But after a week, Amber learned that barking does not help her case and she has also learned that while we have dinner, she is in the crate. It was almost an aww-moment to see how she has accepted her fate. (golden retriever pups using their sorry-sad expressions to full advantage!!!)

Put your pup in the crate after play time, short walks, puppy training. He will seem extra hyper and begin to bite, grow deaf to your commands, but that's a sign he's tired. After a week, he will associate crate with sleeping, as long as you are consistent. Never allow the pup to sleep anywhere else but in the crate. If he's also sleeping somewhere, wake him up, put him in the crate. Immediately let him out as soon as he wakes up. No exceptions! Amber is now 5 months. I still do this. Let me say, that our first two weeks of training in the crate had been really crucial to have this sweet, relaxed dog in the crate. she now sleeps in the crate voluntarily during the day (she gets in herself and stays in there)

On further training, I highly recommend Dr. Sophia Yin's methods and book on training. It has really helped me a lot with Amber.

Handfeeding is also a way for your pup to learn his name (among other things). Put a dry kibble in your hand, put it against your forehead, call out his name Simon and give it to him when he looks at you (or rather, the kibble in your hand). If you have to call out his name twice, don't reward. Otherwise, you will be rewarding him through reinforcing that he doesn't have to listen to you immediately to get his kibble.

Brushing teeth..hm. I've never done it. Amber has a floss toy and nylabone. They serve to clean her gums, provide an outlet for teething and keep her blessedly quiet in a corner for about...10 minutes. 

Potty training. I think I was lucky with potty training because the breeder began it so at 9 weeks, we got a pup who could keep dry in the crate for the entire night and who knew that she should do her business outside. amber had a pee accident inside the house during her first week. This is almost a given as its an entirely new environment. The crate is really helpful in curbing accidents. But also, young puppies are predictable. I took her out to potty first thing in the morning when I open the crate, I trained her to poop and pee on command. Potty opps came after playtime, walks, after waking up from sleep (and to repeat...especially AFTER waking up from sleep). So by knowing these, you already have the opportunity to avoid potty accidents inside the house. Don't worry if simon doesn't take the opportunity to do his thing when you take him outside.
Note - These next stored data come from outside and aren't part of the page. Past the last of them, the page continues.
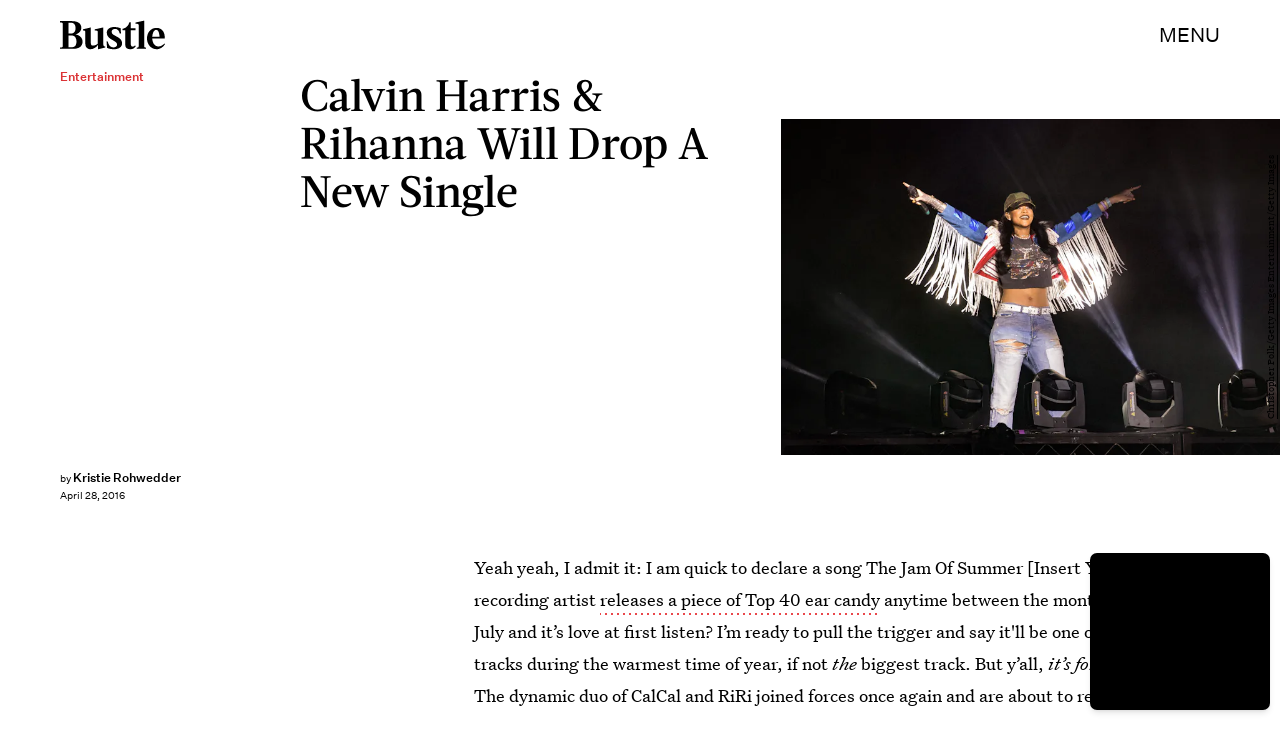

--- FILE ---
content_type: text/html; charset=utf-8
request_url: https://www.google.com/recaptcha/api2/aframe
body_size: 269
content:
<!DOCTYPE HTML><html><head><meta http-equiv="content-type" content="text/html; charset=UTF-8"></head><body><script nonce="26WvCkExHUzUraTBrZmO0Q">/** Anti-fraud and anti-abuse applications only. See google.com/recaptcha */ try{var clients={'sodar':'https://pagead2.googlesyndication.com/pagead/sodar?'};window.addEventListener("message",function(a){try{if(a.source===window.parent){var b=JSON.parse(a.data);var c=clients[b['id']];if(c){var d=document.createElement('img');d.src=c+b['params']+'&rc='+(localStorage.getItem("rc::a")?sessionStorage.getItem("rc::b"):"");window.document.body.appendChild(d);sessionStorage.setItem("rc::e",parseInt(sessionStorage.getItem("rc::e")||0)+1);localStorage.setItem("rc::h",'1769903610744');}}}catch(b){}});window.parent.postMessage("_grecaptcha_ready", "*");}catch(b){}</script></body></html>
He will eventually "get it". There is also a potty training spray that you could use (although I didn't use this). You could spray this in the area where you want him to go so if you consistently bring him to this area, he will have his lightbulb moment.

My first two months with Amber was really exhausting. Mostly because I stuck rigorously to midnight as her last potty opportunity. Even on weekends! I was soooo lacking in sleep but it has all paid off!

Hope this helps!!


----------